— begin TASK MATERIAL —
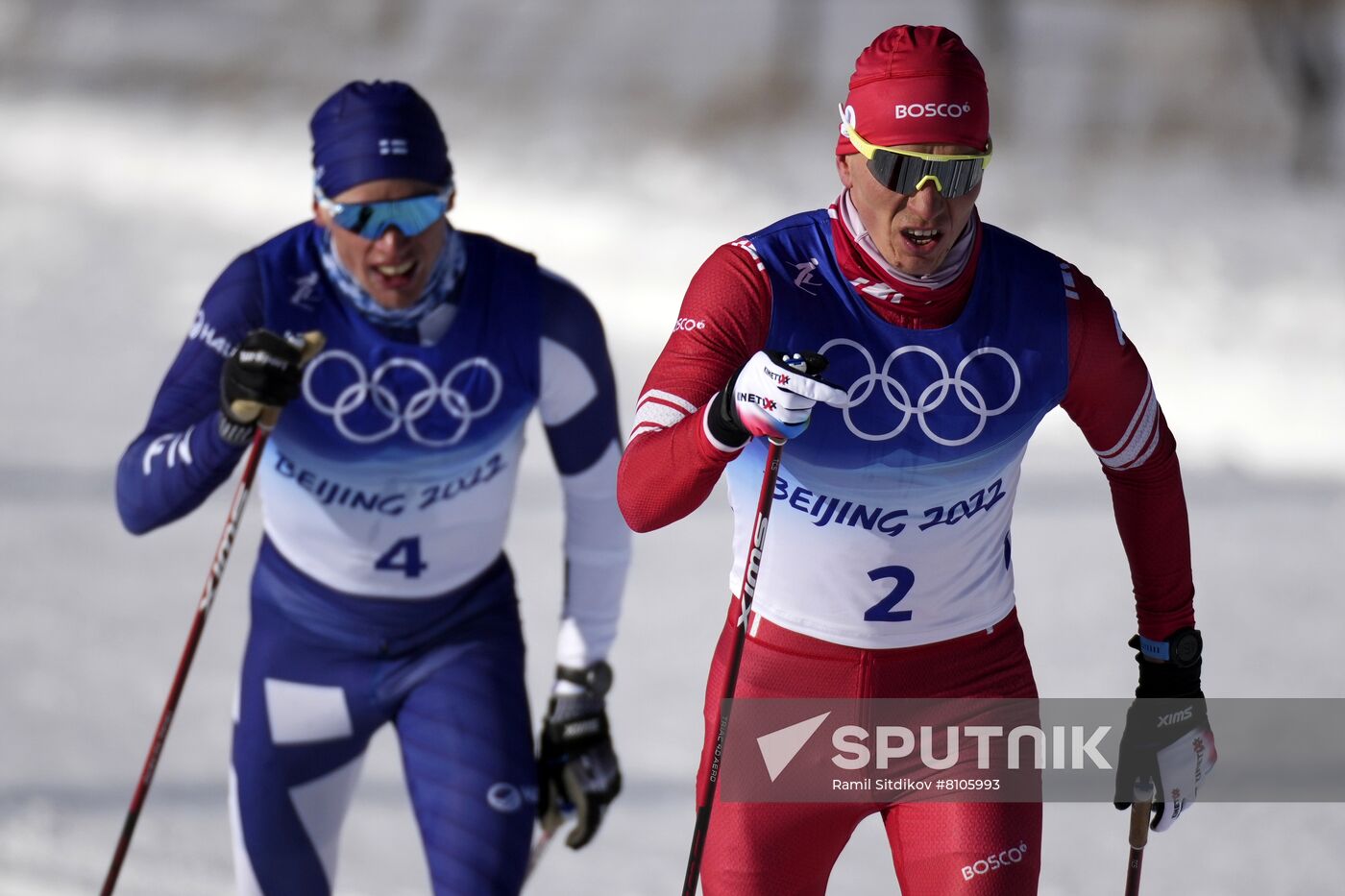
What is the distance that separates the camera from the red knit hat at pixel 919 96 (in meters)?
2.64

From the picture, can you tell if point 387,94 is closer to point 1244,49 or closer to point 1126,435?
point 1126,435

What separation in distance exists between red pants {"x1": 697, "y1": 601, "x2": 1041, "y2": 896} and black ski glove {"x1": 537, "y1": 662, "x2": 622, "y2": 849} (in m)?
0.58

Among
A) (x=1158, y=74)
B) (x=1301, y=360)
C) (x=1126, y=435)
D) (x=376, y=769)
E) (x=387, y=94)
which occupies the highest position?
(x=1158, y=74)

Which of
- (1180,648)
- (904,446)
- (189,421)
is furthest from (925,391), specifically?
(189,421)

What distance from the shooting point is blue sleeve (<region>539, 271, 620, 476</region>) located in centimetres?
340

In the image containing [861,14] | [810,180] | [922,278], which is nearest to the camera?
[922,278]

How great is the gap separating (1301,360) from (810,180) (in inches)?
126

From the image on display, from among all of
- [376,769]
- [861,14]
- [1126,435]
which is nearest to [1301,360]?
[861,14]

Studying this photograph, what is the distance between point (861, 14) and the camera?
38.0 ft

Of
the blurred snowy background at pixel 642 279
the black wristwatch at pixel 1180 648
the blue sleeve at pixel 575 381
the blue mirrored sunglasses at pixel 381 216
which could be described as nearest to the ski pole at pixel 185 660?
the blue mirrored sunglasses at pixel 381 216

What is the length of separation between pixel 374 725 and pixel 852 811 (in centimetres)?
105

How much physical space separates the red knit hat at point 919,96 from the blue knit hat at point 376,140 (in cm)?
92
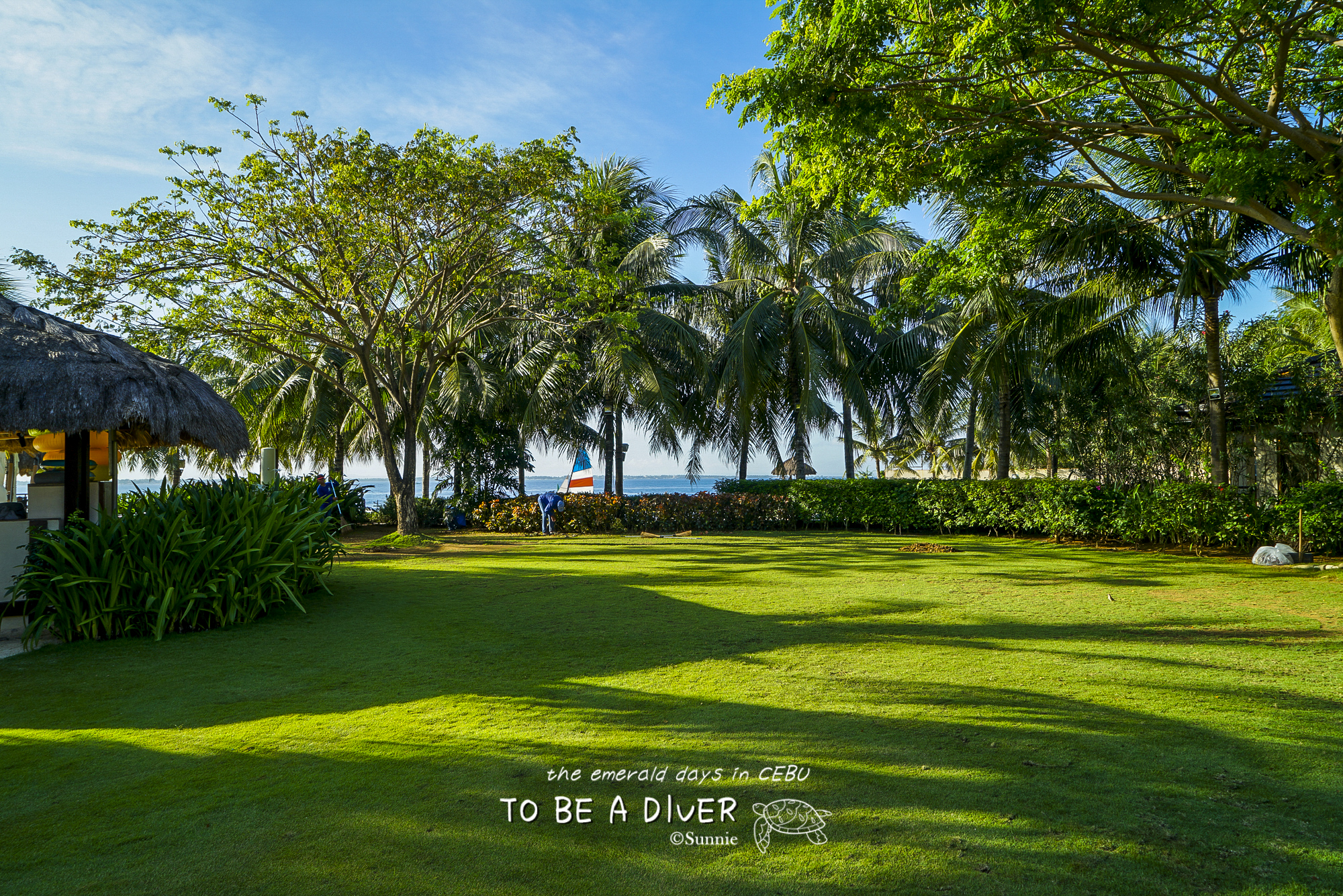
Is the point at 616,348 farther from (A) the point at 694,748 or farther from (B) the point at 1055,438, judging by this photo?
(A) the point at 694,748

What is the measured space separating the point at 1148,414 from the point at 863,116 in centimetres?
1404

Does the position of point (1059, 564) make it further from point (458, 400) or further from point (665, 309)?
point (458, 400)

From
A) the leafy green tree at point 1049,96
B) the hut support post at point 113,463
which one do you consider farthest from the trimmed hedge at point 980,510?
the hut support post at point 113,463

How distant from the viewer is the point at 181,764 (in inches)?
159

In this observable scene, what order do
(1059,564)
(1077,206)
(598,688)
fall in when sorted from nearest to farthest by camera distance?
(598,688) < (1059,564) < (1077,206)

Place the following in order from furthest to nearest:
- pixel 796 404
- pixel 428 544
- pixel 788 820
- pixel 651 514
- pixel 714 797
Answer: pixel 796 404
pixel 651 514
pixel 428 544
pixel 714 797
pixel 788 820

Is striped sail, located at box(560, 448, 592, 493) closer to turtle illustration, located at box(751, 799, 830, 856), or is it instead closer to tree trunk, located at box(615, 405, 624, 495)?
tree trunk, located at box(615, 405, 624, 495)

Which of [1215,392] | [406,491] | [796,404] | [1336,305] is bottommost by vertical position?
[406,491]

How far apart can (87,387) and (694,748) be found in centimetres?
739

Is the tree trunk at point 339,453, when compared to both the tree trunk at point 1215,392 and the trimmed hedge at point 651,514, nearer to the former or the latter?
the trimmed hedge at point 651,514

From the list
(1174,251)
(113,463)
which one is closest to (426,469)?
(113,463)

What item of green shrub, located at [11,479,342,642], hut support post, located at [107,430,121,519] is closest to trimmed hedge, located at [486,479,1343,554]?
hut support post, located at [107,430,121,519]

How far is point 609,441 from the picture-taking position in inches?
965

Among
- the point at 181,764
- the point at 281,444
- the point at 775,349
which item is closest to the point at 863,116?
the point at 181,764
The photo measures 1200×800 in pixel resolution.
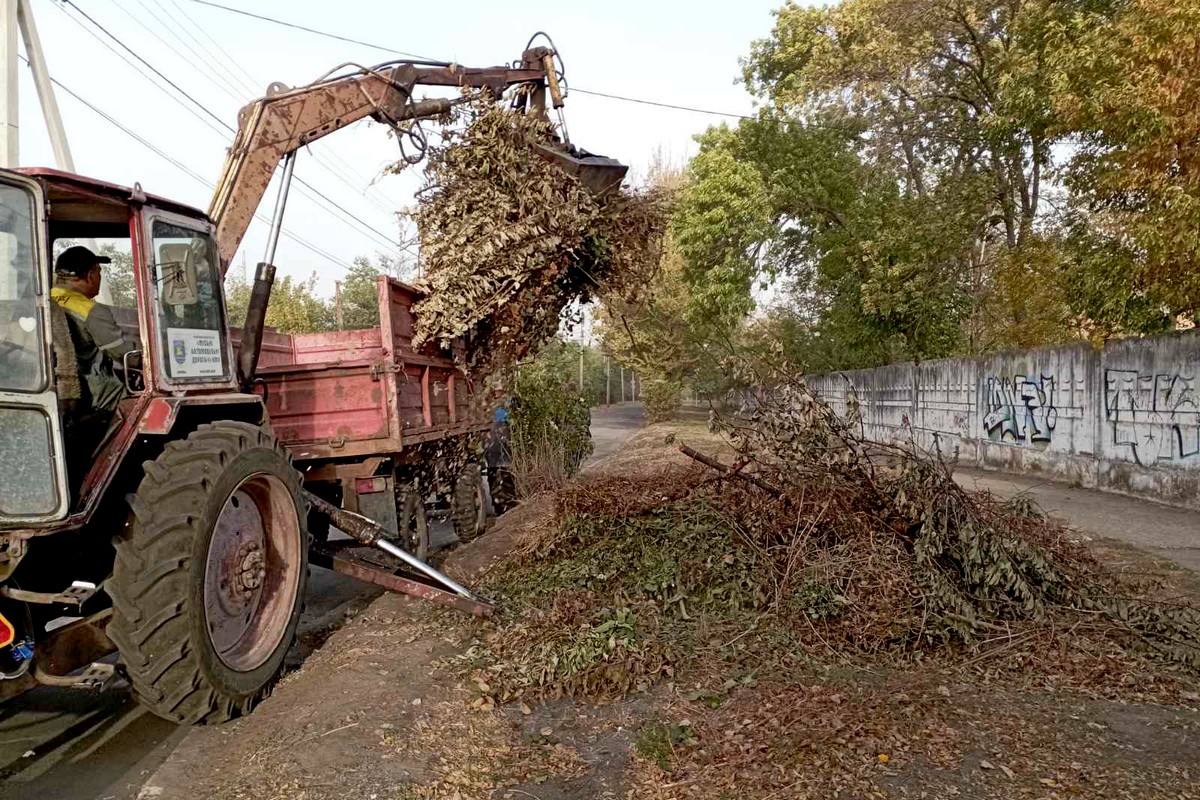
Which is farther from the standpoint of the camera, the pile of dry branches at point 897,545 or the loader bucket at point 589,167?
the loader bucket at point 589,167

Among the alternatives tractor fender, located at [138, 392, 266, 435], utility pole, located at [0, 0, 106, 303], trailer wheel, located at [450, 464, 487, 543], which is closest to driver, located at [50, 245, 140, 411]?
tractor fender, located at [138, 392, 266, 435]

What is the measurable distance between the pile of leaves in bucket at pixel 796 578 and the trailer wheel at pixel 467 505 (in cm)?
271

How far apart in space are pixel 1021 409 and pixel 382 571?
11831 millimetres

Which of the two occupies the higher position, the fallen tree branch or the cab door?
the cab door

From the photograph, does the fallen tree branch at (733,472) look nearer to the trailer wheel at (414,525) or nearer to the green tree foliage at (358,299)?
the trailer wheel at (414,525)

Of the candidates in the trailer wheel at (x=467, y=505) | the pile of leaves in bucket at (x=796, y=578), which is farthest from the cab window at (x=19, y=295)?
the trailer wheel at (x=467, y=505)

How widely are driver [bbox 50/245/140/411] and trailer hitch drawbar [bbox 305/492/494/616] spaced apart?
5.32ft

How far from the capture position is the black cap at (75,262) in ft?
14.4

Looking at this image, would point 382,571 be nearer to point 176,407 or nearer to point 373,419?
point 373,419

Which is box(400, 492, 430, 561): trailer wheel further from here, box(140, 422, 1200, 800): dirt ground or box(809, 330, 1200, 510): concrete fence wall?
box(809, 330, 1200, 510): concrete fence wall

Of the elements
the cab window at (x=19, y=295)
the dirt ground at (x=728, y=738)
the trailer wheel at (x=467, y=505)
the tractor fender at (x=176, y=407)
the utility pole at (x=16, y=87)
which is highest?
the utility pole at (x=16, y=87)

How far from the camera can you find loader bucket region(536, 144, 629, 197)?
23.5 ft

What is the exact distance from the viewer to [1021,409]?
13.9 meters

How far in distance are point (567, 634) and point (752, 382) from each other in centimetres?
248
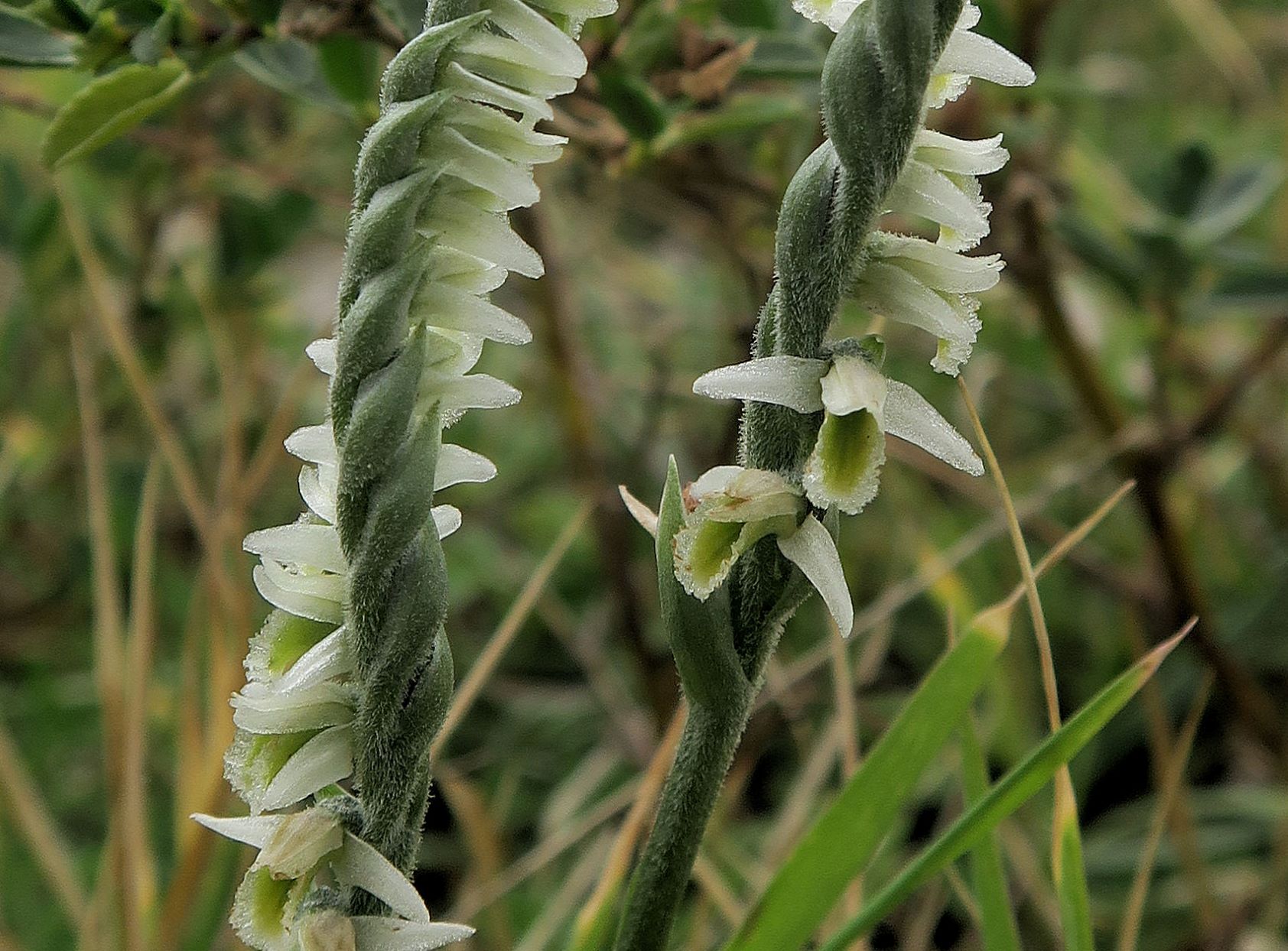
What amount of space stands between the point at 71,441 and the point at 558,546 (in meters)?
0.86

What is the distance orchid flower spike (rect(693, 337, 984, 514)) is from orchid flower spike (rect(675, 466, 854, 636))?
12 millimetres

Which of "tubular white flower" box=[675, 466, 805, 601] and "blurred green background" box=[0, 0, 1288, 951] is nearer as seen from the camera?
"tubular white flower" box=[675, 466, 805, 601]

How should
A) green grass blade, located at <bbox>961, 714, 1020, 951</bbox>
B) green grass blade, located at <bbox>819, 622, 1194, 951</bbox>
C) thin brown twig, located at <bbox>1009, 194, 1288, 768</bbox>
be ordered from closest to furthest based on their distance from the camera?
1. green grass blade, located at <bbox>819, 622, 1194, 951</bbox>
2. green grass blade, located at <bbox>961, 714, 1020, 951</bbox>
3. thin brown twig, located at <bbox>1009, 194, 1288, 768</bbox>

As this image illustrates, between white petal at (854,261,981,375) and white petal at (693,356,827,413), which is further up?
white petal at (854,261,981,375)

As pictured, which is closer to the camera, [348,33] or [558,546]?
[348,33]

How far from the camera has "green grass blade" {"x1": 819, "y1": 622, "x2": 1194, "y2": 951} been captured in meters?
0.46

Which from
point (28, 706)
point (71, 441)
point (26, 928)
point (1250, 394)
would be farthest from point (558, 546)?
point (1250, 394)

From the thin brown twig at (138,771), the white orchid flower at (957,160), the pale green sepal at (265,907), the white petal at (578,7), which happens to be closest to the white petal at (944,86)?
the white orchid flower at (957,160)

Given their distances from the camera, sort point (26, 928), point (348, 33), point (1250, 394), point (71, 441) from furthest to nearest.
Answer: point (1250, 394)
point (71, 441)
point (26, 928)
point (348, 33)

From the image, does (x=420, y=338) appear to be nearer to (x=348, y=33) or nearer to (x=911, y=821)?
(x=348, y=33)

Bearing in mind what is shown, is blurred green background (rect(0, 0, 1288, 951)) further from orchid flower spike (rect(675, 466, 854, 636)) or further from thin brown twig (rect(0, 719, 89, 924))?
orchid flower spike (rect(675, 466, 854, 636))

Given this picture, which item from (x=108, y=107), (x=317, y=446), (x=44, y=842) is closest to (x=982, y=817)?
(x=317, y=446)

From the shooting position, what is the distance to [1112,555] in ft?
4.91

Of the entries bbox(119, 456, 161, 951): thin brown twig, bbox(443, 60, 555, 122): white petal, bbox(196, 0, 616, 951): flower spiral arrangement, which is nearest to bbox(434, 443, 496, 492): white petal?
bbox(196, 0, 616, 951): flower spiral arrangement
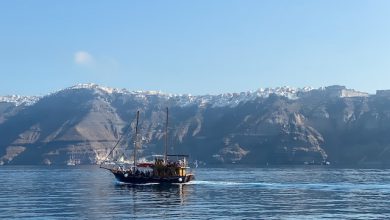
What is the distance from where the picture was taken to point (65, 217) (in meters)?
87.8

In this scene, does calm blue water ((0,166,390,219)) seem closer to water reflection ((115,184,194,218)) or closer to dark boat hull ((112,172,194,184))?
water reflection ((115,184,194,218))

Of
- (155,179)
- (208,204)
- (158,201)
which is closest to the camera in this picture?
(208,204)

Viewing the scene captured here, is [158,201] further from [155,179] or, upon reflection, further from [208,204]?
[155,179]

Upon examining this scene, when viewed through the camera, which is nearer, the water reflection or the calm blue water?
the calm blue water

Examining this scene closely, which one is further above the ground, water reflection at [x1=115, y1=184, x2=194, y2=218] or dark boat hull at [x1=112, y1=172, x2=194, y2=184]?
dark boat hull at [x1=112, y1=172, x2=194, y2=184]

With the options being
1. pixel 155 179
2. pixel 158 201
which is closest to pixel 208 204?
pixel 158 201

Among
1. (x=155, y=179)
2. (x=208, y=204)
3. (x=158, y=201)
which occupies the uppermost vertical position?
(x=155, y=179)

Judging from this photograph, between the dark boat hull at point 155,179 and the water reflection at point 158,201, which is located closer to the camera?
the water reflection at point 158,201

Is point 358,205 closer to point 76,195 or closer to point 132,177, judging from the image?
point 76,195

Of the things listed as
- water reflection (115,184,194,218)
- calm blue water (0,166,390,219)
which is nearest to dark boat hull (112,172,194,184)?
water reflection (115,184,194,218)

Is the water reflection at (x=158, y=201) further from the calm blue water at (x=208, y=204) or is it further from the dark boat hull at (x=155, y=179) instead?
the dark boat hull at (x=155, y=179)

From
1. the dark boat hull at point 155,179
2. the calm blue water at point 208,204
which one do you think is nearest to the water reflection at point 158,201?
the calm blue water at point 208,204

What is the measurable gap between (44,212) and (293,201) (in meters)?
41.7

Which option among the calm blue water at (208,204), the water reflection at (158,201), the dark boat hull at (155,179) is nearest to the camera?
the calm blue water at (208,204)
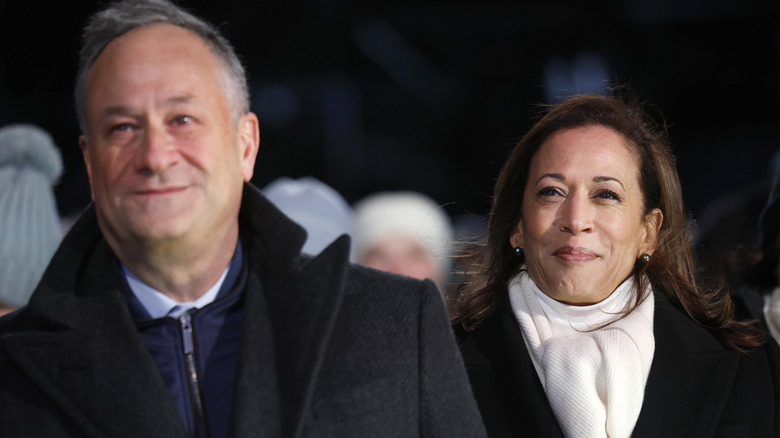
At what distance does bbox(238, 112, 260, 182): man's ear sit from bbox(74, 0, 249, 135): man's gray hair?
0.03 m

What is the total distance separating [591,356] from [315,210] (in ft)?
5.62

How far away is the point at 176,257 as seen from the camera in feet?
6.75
— end TASK MATERIAL —
WRITTEN EXERCISE — Gather every line above that contains the string "hedge". Matching is case-sensitive.

THE COMPLETED TASK —
which one do you consider farthest from the trimmed hedge at point 980,510?
Is the tree trunk at point 339,453, when compared to both the tree trunk at point 1215,392 and the trimmed hedge at point 651,514, nearer to the former or the latter?
the trimmed hedge at point 651,514
What item of green shrub, located at [11,479,342,642], hut support post, located at [107,430,121,519] is closest to trimmed hedge, located at [486,479,1343,554]?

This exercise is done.